The Student News Site of Tarrant County College

The Collegian

The Student News Site of Tarrant County College

The Collegian

The Student News Site of Tarrant County College

The Collegian

Curator creates artistic environments

SE art exhibit curator Christopher Blay arranges exhibits around a central theme. He tries to present the art in ways that make students think about their own art.
Georgia Phillips/The Collegian
SE art exhibit curator Christopher Blay arranges exhibits around a central theme. He tries to present the art in ways that make students think about their own art. Georgia Phillips/The Collegian

By Karen Gavis/se news editor

Today it is green tea. But more often, coffee is the silent companion of a man as unique as the art that surrounds him.

In an obscure, dimly lit office just behind SE Campus Art Corridor ll, he gazes at images of paintings on the computer as he prepares the next exhibit. A smooth, bare wooden model resembling a featureless doll and missing a left foot rests against a wall while Spanish classical music wafts through the silence.

Meet curator and instructional assistant Christopher Blay, whose typical day may include calling artists, looking online to determine upcoming art exhibits, planning future exhibits and assisting in the Macintosh lab. Occasionally, he can be seen picking up trash in the art corridor.

“My philosophy about curating is trying to find a way to communicate, in a non-academic way, art that exists in an institution,” he said.

When preparing for an exhibit, Blay’s method is pretty straightforward. He will usually view images first, then follow up with a studio visit to get a sense of which pieces will work and what ideas the exhibit will explore, he said.

Part of his job is putting an artist’s work into context. In doing so, he proposes a theme and then places either an artist’s or a combination of artists’ work around that theme.

Most of the work in the art corridor comes from working artists with a national or international connection to the arts, Blay said. However, Art Corridor l is primarily used to exhibit the work of emerging TCC artists.

Blay’s main goal, he said, is to expose students to the possibilities of what art can be while complementing what they are learning in their studio classes.

A broader goal is to continue the strong TCC tradition of being part of a greater art community.

“I look for ideas and contexts that are complex enough to give you pause and accessible enough to elicit a genuine response,” he said. “Art is about ideas. We communicate at a deeper level when we try to streamline our ideas and ourselves into images and objects that can’t themselves give a literal and direct reference to our deeper selves.”

Blay not only curates the art of others, but he creates and exhibits his own art as well. Moreover, he created the Haltom City Stories Project, which, according to his blog, was conducted last fall and preserved some Haltom City residents’ memories on video.

“I’m an installation artist, and my work is primarily a response to philosophical issues in photography and the nature of images and image-making in a world of increasingly mediated experiences,” he said.

SE art exhibit curator Christopher Blay arranges exhibits around a central theme. He tries to present the art in ways that make students think about their own art.
Georgia Phillips/The Collegian

A few of the artists Blay admires are Robert Rauschenberg, Anselm Kiefer and Richard Tuttle. While there have been many great eras of art, when pinpointing a particular era that attracts him, Blay favors German Expressionism.

“In the context of the time it was created, it was a very strong departure from what had come before. It was very dramatic,” he said.

A former TCC student, Blay graduated from Texas Christian University with a degree in fine arts. He studied with the late Peter Feresten, whose work is currently on exhibit in Art Corridor ll.

“Peter and Richard [Doherty, NE photography associate professor] were kind of my first introduction into art,” he said.

Doherty said Blay was a productive and creative student whose solutions to visual problems Doherty assigned him were thoughtful and philosophical in nature. As a result, he became a role model in his foundation photography classes and the department in general.

“It is always a pleasure to have students like Chris who challenge traditions and push their art to the next level,” he said.

Blay said he began working with conceptual and installation art a few years after graduating from TCU. He does not see himself doing anything else besides working in the fine arts.
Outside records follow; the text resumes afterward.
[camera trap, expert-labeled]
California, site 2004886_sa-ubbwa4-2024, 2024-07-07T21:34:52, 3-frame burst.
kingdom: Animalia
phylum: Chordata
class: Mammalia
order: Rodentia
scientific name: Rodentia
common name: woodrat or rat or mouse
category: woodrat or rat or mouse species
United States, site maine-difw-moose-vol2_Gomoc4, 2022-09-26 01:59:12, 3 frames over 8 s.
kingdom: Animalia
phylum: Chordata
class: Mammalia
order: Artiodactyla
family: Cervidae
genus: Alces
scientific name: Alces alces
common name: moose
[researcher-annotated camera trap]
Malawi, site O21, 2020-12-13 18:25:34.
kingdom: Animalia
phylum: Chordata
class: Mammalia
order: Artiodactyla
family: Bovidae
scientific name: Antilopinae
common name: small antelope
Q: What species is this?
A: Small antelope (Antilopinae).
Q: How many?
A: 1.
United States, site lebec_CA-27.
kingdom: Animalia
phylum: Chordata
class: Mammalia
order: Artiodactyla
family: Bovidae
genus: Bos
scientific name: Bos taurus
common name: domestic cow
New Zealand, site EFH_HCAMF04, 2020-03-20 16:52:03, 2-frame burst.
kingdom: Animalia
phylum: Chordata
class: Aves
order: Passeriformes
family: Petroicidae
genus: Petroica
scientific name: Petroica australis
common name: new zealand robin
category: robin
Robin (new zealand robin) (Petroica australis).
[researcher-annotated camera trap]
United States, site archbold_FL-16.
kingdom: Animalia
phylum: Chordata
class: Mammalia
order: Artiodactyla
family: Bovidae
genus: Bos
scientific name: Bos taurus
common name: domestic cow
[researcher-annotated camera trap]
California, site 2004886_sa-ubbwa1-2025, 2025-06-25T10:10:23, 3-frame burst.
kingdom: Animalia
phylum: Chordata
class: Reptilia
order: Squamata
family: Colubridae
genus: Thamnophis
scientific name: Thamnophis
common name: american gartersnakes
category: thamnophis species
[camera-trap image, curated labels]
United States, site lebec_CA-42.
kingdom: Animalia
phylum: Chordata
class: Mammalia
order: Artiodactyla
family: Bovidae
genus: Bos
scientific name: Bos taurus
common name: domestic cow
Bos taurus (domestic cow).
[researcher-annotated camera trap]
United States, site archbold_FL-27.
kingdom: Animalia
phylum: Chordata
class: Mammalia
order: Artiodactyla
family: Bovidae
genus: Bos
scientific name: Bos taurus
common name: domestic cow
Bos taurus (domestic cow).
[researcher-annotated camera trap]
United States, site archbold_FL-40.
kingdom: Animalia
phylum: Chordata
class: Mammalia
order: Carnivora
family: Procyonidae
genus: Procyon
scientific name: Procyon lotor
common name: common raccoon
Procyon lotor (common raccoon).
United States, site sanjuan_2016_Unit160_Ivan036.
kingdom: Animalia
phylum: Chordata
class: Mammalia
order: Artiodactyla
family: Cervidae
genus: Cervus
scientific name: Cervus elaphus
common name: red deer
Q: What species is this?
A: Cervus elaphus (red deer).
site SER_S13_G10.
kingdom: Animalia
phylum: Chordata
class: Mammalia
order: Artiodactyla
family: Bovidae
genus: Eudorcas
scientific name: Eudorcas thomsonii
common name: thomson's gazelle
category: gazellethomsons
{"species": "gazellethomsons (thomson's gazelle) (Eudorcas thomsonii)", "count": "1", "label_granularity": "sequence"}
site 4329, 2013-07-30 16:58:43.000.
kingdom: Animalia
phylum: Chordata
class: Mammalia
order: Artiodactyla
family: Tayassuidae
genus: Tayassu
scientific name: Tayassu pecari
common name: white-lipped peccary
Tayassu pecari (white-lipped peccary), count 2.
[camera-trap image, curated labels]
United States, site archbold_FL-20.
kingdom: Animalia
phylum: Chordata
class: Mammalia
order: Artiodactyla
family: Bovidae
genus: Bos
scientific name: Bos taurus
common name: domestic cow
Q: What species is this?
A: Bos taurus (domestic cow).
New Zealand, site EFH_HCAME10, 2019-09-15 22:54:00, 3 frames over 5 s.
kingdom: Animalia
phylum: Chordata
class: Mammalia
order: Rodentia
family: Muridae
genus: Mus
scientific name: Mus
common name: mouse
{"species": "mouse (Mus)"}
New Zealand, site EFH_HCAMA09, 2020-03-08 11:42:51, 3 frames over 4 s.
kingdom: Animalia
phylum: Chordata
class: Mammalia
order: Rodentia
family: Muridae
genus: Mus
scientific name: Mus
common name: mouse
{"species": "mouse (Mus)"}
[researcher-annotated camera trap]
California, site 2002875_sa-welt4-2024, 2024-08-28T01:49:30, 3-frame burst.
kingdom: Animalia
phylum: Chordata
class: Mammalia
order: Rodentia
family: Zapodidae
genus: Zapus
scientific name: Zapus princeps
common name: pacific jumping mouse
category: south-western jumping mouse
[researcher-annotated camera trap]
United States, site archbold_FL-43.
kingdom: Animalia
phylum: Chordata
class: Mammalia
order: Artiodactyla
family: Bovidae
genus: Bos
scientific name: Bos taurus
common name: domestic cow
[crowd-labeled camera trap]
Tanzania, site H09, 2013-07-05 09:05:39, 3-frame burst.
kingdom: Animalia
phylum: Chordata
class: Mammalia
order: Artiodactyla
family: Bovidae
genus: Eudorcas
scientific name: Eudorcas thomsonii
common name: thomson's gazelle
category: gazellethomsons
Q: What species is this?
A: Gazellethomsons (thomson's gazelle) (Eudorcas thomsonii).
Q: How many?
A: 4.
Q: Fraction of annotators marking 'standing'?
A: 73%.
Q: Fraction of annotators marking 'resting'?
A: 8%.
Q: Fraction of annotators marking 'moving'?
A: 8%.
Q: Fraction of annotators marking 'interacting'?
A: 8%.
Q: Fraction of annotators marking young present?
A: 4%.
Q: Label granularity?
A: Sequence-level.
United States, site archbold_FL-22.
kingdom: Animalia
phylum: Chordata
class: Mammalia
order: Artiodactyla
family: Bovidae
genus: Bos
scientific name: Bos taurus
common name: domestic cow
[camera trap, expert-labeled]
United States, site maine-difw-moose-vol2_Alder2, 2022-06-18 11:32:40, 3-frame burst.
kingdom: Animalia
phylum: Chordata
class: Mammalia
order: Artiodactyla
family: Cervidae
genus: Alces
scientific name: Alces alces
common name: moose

“I think art is my career,” he said. “I will be making things and doing things and putting things together as long as ever.”

Blay’s children are artistic as well. Kera, 21, is a graduating college senior majoring in theater. Christie, 13, acts and sings and has won a medal for her drawings while Aaron, 19, is into music.

Although not a follower of trends, Blay thinks the trends toward electronic art raise some important philosophical questions. For instance, what is classified as art?

“The thing that sticks to the wall is what art is,” he said.

SE director of dual credit, career and campus services Michael Cinatl said Blay’s eye for color and composition are stellar. Additionally, he is one of the most easygoing and team-oriented individuals he has ever worked with.

Others agree.

“He’s great to work with,” said fine arts chair Gregory Dewhirst. “He’s pretty laid-back.”

And as he sits perusing art, tea steeping to the sound of Manuel de Falla, it appears so.